Romania and Bulgaria migration issue divides Germans

 
Bulgarian Roma man Dimitar Todorov sits in his squat in Berlin, 4 December 2013 Bulgarian Roma man Dimitar Todorov was living in a squat in Berlin last month

It is not just the Brits who are arguing over migrants and what benefits they should receive. In Germany, the first political argument of the New Year and the first divisions within the new coalition have been over migrants.

At the first cabinet meeting of 2014 - on Wednesday - the issue of migrants has forced its way on to the agenda. Chancellor Angela Merkel - presumably on crutches after her skiing injury - is determined to attend.

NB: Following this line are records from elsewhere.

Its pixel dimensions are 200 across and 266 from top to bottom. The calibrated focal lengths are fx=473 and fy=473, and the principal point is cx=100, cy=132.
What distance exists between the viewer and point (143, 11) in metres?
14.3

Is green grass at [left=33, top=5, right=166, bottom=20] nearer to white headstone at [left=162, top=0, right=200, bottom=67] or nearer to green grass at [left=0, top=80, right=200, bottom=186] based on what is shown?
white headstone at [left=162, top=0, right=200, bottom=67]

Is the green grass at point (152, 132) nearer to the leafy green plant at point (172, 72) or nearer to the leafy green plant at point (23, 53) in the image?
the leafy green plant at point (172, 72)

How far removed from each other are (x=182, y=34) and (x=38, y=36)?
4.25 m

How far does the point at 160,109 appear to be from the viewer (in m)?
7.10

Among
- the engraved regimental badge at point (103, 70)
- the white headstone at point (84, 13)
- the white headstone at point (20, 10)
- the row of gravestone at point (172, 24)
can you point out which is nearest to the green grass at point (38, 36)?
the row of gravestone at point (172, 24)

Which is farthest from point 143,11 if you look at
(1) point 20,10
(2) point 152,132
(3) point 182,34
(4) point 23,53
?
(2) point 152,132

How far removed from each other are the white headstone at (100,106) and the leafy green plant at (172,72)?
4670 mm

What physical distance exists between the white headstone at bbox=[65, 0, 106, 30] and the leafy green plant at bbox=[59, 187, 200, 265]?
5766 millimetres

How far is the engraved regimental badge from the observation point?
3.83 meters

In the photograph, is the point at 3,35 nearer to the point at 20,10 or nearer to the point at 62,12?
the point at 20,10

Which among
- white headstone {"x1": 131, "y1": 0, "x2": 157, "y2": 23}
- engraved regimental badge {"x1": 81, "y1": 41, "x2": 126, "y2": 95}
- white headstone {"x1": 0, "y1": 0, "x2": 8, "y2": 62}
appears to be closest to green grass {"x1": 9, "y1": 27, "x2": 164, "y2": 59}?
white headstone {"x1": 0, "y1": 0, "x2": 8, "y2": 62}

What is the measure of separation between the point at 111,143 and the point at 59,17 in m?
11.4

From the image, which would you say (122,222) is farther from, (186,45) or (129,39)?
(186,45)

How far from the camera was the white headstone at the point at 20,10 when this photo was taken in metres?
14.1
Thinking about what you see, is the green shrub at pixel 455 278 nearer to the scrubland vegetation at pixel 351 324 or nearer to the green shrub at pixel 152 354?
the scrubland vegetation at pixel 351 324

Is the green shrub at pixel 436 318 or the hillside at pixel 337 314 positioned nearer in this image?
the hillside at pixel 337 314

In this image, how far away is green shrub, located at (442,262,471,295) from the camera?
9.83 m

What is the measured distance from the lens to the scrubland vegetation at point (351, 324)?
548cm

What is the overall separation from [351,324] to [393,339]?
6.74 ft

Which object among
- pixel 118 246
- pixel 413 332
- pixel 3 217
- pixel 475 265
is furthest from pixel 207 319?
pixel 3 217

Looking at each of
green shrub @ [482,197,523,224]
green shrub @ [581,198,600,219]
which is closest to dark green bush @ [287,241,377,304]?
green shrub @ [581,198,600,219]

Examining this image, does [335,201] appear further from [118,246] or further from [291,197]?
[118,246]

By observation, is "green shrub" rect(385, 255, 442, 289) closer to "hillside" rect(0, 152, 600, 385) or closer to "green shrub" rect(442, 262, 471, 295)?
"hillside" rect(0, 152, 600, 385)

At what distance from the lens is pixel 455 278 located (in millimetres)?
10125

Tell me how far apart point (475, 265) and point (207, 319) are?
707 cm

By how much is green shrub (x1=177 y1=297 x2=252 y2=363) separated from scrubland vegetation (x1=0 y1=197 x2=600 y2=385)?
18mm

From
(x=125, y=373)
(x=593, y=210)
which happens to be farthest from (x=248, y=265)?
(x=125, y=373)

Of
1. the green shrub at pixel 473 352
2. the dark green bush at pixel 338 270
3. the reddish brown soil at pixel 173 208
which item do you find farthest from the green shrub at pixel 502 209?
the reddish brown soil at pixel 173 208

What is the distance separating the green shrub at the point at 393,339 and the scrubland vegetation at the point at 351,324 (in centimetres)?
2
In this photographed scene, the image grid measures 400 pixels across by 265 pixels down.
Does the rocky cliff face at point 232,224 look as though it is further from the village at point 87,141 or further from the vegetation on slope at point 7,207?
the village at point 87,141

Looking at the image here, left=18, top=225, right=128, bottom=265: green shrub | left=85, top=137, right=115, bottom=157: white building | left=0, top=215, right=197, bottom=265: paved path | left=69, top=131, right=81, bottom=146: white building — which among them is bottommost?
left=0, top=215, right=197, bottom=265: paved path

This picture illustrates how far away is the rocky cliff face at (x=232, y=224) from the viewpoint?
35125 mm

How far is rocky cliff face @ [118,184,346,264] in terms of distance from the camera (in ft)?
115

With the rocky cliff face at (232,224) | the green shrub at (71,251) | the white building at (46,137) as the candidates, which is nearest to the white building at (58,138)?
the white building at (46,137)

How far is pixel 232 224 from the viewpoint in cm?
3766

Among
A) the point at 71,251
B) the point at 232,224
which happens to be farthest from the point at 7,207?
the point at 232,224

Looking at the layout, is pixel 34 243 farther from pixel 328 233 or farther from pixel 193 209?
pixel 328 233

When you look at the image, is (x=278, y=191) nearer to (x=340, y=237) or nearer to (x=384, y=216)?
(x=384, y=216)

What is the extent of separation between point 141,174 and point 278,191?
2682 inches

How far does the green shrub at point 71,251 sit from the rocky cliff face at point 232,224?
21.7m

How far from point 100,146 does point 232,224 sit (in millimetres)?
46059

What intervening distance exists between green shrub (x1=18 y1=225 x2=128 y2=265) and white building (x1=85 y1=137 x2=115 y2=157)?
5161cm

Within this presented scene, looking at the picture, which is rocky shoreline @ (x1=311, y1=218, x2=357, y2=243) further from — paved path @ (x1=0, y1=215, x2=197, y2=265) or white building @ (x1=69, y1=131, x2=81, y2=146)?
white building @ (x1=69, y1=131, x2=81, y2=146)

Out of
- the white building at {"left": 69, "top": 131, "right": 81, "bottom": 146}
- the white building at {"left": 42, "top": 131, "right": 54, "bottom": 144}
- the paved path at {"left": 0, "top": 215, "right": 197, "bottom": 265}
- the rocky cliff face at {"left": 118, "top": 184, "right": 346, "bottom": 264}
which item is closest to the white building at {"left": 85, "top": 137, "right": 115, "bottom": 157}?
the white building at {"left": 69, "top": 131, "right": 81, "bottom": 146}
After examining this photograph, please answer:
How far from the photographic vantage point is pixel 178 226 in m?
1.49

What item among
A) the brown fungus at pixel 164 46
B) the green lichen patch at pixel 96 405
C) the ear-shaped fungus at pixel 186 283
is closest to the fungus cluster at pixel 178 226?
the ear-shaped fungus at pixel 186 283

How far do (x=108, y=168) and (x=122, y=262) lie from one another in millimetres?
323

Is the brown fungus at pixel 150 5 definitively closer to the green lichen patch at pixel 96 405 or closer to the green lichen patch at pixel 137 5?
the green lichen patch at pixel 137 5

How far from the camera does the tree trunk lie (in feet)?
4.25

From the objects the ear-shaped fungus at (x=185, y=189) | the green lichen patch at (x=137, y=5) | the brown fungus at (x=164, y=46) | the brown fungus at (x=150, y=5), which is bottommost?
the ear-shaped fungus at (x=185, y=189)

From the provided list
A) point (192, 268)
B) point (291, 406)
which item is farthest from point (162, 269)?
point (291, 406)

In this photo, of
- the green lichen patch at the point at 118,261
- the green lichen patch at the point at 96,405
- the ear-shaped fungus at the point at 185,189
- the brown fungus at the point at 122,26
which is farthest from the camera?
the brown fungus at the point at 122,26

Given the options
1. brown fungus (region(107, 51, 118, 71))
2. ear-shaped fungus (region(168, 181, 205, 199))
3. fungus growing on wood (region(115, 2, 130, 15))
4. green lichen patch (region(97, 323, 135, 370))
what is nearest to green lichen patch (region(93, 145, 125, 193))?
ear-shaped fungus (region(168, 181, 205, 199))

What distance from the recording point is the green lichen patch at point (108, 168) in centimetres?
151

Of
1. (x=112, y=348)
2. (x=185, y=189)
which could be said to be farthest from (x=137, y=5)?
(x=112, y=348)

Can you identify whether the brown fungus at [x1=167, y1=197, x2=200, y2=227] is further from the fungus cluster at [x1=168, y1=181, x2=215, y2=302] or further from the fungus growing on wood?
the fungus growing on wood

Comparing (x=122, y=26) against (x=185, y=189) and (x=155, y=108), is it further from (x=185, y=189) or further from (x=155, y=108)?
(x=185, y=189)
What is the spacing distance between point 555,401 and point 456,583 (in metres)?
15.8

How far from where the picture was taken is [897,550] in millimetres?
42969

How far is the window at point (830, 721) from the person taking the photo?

In Britain the problem is defined as "benefits tourism". In Germany it is referred to as "poverty migration". The angst has been sparked by the lifting of work restrictions on Bulgarians and Romanians since 1 January. As in Britain, the gulf between what a worker on the minimum wage can receive in Germany and Bulgaria is huge. In Germany the minimum wage will deliver 836 euros (£706; $1,156) a month compared to just 150 in Bulgaria.

So to German politics and step forward Elmar Brok. He is a member of the European Parliament and belongs to Angela Merkel's Christian Democrat party, the CDU. He told Bild that "immigrants who only come to Germany [to obtain benefits] should be sent back to their country of origin". Just to ensure they did not return, he suggested they could be finger-printed. His comments infuriated Romanian Prime Minister Victor Ponta to the point that he accused him of having a "Nazi mind-set".

Then step forward Horst Seehofer, the leader of the CSU, also an ally and long-standing coalition partner of Angela Merkel. He suggested that those who abuse the benefits system should be expelled. He wants a three-month waiting period before migrants become eligible for welfare. Other conservative voices argued for payments to be restricted.

Emergency aid appeals

As in Britain, the opposition cannot avoid the debate. The new German Vice-Chancellor, Sigmar Gabriel, a Social Democrat, said: "We don't need all-out discrimination against the Bulgarians and Romanians but nor should we ignore the problems some big German cities faced with the immigration of poor peoples."

Last November 16 German cities sought emergency aid to help cope with migrants, pointing out that free movement of people had "far-reaching economic and social consequences".

The arguments have cut across party lines. Another conservative politician, Armin Laschet, said such ideas as finger-printing migrants "really don't fit into an open Europe".

So just as the Mayor of London, Boris Johnson, is calling for a two-year ban on migrants receiving benefits and Nigel Farage of UKIP is suggesting a five-year ban, Germany too is having its own debate.

All of this touches on much wider questions.

Germany, in its own way, is arguing over how much power should reside at the national level or go to the European Commission. In an interesting article, Der Spiegel quotes an unnamed adviser to Angela Merkel as saying that "only nation states can justify the reforms that are now truly necessary". Some people close to Angela Merkel are arguing for more Europe to integrate further the eurozone but that does not mean necessarily more Brussels.

It is a time in Europe, which will only intensify in the run-up to the European elections, when some of the defining features of the EU will be argued over and debated.